A nursing director at the hospital where child serial killer Lucy Letby was employed has disclosed why she did not check over the so-called “drawer of doom”, containing concerns about young patient safety.
During the time when Letby attacked babies at the neonatal unit between June 2015 and June 2016, Alison Kelly was director of nursing at the Countess of Chester hospital. After consultant paediatricians told Ms Kelly and others that they believed she could be deliberately harming babies, Letby was moved to an administrative role in July 2016, reports the Mirror.
Despite this, police were not called to investigate until May the following year, after hospital bosses opted to commission a series of reviews into the increased mortality on the unit. As she gave evidence on Monday at the Thirlwall Inquiry, Ms Kelly said: “I would like to express my condolences to all the families and I’m really sorry for all the distress that the families have experienced over the last few years, and are currently experiencing as we sit here today.
“I didn’t get everything right. However the decisions I made were with the best intentions.” She agreed that one of the consultants, neonatal clinical lead Dr Stephen Brearey, told her in a May 11, 2016, meeting about his concerns about the increase in deaths but said he did not mention fears of deliberate harm.
The inquiry were previously made aware that Dr Brearey told another executive that he had a “drawer of doom” full with Letby-related information. Counsel to the inquiry Nicholas de la Poer KC asked Ms Kelly: “If there really was a murderer on your unit why would the clinicians necessarily have seen or heard anything? Because such a person is going to act in a covert was.”
Ms Kelly replied: “Yes but when you have things reported to you as in, ‘we have a gut feeling’, ‘I have a drawer of doom’ – it’s not giving you confidence that you have the information that you need.” Mr de la Poer said: “You were an executive director. If that was troubling you, did you ever say to Dr Brearey, I need to see in your ‘drawer of doom’? You had the authority to do that.” Ms Kelly: “I could have done, yes in conjunction with the medical director.”

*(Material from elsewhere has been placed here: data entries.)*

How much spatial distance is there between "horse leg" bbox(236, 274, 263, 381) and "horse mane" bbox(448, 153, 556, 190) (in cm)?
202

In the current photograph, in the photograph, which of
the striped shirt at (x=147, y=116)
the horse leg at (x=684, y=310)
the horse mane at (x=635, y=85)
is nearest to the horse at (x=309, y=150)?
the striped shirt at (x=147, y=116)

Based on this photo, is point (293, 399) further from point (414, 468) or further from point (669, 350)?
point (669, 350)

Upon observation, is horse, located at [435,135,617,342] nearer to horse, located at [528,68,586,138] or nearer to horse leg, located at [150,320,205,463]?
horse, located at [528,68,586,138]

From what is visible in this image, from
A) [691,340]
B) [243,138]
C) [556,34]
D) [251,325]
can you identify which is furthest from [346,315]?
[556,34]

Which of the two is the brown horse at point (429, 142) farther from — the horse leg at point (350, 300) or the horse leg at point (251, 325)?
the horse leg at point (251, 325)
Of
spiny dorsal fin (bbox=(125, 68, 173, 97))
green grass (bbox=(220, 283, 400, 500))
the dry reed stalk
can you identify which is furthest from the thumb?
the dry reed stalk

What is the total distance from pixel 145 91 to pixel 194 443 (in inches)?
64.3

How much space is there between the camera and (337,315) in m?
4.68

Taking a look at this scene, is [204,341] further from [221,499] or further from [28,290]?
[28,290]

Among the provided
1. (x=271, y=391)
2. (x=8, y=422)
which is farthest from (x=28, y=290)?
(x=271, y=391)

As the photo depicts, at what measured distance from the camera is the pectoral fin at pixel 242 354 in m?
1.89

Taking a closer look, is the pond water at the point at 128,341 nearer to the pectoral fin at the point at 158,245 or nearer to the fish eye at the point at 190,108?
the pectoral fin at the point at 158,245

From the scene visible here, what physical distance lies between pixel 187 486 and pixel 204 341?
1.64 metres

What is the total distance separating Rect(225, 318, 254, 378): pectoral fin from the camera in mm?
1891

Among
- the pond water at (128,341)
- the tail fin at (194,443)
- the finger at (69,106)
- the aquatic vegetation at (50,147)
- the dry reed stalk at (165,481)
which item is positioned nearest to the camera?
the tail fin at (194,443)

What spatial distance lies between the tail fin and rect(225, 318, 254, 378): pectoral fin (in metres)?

According to Ms. Kelly, at another stage of the inquiry, consultants informed her and senior managers that some newborns had not responded to resuscitation as expected and that there had been a pattern of six out of nine deaths happening at night, which ceased when Letby was switched to days.
But Ms Kelly said management were “balancing that” with the “nursing views of her practice and how highly regarded she was thought of”. She said: “We needed to get more facts, we needed to pull more things together to see what the fuller picture was at the time.
“We had no actual evidence as in nobody had seen her do anything. There was broadbrush statements, there was no evidence provided to us at that time. “I think we needed to look at everything in the round in terms of clinical outcomes as well as looking at one individual.
“I didn’t take the hearsay of consultants as evidence at the time.” Ms Kelly denied she had not taken the concerns “seriously enough”.
Counsel to the inquiry Nicholas de la Poer KC asked: “Do you think there is any possibility that things had become so acrimonious with doctors versus nurses and with you backing the nurses, that a culture of fear had developed?” Ms Kelly said: “I would not say a culture of fear. I think there were challenges with the relationships, I think the trust had broken down and I think on reflection we could have done more to support the clinicians, certainly in a pastoral perspective.
“There was lots of engagement, it was just tense at times which is why we gained advice from external agencies and the police eventually.” She said: “It became divisive between the nurses and the doctors, and that’s not conducive to good working.”
She agreed it was “not unheard of” for a nurse to deliberately harm patients, but said that was “not in the forefront of my mind”. Ms Kelly went on: “I think at the time I was relying on my senior nursing team to give me assurances on Letby, particularly Eirian Powell (unit ward manager) who knew her best. I would not know individual nurses on an individual basis.”
She said the consultants were still not expressing clearly why they thought Letby was murdering babies, which she found “quite frustrating”. Explaining why police were not called in by the hospital to investigate in the summer of 2016, she said: “I think we had a general conversation about the fact that we all personally needed to know and understand what was actually going on in our organisation so that we could clearly articulate to the police what the problems were.
“At the time, we didn’t really have a sense of what was going on.” Letby, 34, from Hereford, is serving 15 whole-life orders after she was convicted at Manchester Crown Court of murdering seven infants and attempting to murder seven others, with two attempts on one of her victims, between June 2015 and June 2016.
The inquiry, sitting at Liverpool Town Hall before Lady Justice Thirlwall, is expected to sit until early 2025, with findings published by late autumn of that year.